Tüm bu faktörler şartsızlandırma, kurtuluş, ve bilinenlerden yani geçmiş şartlandırmalardan özgürleşme arketipleri ile ilintilidir. Bu faktörlerin birleşimi, bütün insanların içinde taşıdığı ‘herkesten farklı olma’ duygusuyla bağlantılıdır. Farklılık derecesi, kişide bu duygunun ne kadar vurgulandığı, doğasındaki Uranyen enerjinin derecesi ile belirlenir. Diğer bir deyişle, 11. evde dört-beş gezegenin bulunması, Uranüs’ün Yükselen burçta yükselişte olması, Uranüs’ün 12. evde olması veya 11. evde hiç gezegen bulunmamasından daha farklı olacaktır. Burada Uranyen dinamikler daha fazla vurgulanmaktadır. Tüm insanların haritalarında Uranüs, Kova burcu ve 11. evlerinde bir burç mevcuttur. Bu, tüm insanlar için “ortak payda” dır.

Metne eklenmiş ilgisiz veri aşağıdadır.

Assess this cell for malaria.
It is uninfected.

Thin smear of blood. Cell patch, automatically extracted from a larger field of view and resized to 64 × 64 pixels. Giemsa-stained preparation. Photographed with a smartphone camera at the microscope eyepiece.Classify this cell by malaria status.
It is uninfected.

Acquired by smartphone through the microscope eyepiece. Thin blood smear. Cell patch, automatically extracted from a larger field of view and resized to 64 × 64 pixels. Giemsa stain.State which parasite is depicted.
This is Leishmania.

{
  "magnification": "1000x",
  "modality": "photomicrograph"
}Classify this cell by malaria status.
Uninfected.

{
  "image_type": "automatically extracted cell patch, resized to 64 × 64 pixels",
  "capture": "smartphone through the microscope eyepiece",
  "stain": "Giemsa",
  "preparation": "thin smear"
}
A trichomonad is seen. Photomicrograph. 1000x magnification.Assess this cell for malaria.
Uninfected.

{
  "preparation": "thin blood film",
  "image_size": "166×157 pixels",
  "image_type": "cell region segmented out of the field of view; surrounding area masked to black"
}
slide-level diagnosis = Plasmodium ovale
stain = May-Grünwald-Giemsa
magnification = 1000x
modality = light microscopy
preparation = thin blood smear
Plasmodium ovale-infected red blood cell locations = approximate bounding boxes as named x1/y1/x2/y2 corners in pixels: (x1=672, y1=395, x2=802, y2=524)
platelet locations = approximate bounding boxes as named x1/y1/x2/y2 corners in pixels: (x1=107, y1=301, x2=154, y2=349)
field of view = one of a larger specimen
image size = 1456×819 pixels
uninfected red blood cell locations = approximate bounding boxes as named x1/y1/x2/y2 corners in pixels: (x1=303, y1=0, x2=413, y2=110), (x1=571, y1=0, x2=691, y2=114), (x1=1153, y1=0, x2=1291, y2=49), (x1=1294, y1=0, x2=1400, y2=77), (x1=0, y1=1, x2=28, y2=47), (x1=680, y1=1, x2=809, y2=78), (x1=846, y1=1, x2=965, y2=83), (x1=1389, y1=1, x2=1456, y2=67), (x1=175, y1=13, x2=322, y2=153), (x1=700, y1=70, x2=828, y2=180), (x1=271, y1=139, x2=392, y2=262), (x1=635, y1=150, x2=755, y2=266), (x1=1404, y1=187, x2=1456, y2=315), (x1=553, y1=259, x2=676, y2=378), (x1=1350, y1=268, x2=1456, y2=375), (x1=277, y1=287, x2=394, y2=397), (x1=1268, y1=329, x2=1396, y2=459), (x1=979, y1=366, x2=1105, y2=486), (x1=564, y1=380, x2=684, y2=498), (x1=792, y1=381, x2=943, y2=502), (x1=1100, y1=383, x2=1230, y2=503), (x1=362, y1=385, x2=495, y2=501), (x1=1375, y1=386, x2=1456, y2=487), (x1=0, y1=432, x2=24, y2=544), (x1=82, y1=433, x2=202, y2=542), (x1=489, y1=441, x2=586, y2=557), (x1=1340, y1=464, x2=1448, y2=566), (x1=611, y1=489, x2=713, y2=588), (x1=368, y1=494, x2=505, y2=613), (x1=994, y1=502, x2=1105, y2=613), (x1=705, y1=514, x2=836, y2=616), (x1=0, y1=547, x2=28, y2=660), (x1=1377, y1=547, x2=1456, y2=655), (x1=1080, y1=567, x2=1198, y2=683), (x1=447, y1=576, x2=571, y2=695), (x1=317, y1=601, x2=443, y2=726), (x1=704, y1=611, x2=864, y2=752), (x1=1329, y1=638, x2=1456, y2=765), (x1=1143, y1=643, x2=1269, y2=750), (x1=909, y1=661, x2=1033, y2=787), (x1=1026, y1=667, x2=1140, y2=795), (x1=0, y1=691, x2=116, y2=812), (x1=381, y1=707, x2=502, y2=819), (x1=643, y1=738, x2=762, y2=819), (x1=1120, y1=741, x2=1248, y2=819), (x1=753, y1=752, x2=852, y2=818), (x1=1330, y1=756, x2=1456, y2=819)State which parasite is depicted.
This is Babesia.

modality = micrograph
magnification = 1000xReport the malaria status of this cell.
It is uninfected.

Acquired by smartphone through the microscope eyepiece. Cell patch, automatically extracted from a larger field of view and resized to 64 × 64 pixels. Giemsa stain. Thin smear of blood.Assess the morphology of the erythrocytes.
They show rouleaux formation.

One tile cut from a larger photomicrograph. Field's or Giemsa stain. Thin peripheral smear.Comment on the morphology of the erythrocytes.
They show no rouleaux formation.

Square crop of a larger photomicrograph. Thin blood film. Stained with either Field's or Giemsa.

Bundan dolayı dikkatimizi incelediğimiz başlıca prensipleri temsil eden Uranüs gezegeni üzerinde odaklayacağız.

Uranüs transitinde yaşayacağımız en kısa dönem, bireysel bakış açısıyla on sekiz ay, kollektif bakış açısı ile de sekiz yıldır. Uranüs hangi burca transit yaparsa yapsın, kollektif bir amaç ve etkiye sahip olacaktır. Bununla birlikte bireyler üzerinde de, sadece burçla bağlantılı olmayıp, aynı zamanda her doğum haritasında transit yaptığı evle de ilintili olarak bir amaç ve etki taşıyacaktır. Uranüs normalde bir evde sekiz yıl geçirecek, eğer ev kıstırılmış bir evse bu süre on altı yıla çıkacaktır. Aşağı yukarı onsekiz ay sonra, ev başlangıç çizgisine beş derece kala ve beş derece geçe kesişmesiyle ile ilk etkisini gösterecektir. Buradaki burçta ve evde vurgulanacak konuyu görebilmek için natal Uranüs’ün ev ve burç yerleşimine başvurmak gerekir. Esasında, geçmiş şartlandırmalar tarafından şekillenmiş olan ve Uranüs’ün transit yaparak kurtuluş amacıyla yüzeye çıkardığı sorunlar, natal Uranüs’ün ev ve burç yerleşimi ve aynı zamanda diğer gezegenlerle yaptığı açıların süregelen şartsızlanma güdüsü üzerinde doğrudan bir etkiye sahiptir. Her iki taraftaki olaylar bağlantılıdır ve bu yüzden birbirlerini etkilemektedirler. Ve, tabii ki, natal Uranüs-Kova burcu yerleşimi bağlantısına da bakmak gerekir. Bu doğal, süregiden üçleme her zaman yaşantımızda kendini belli eder.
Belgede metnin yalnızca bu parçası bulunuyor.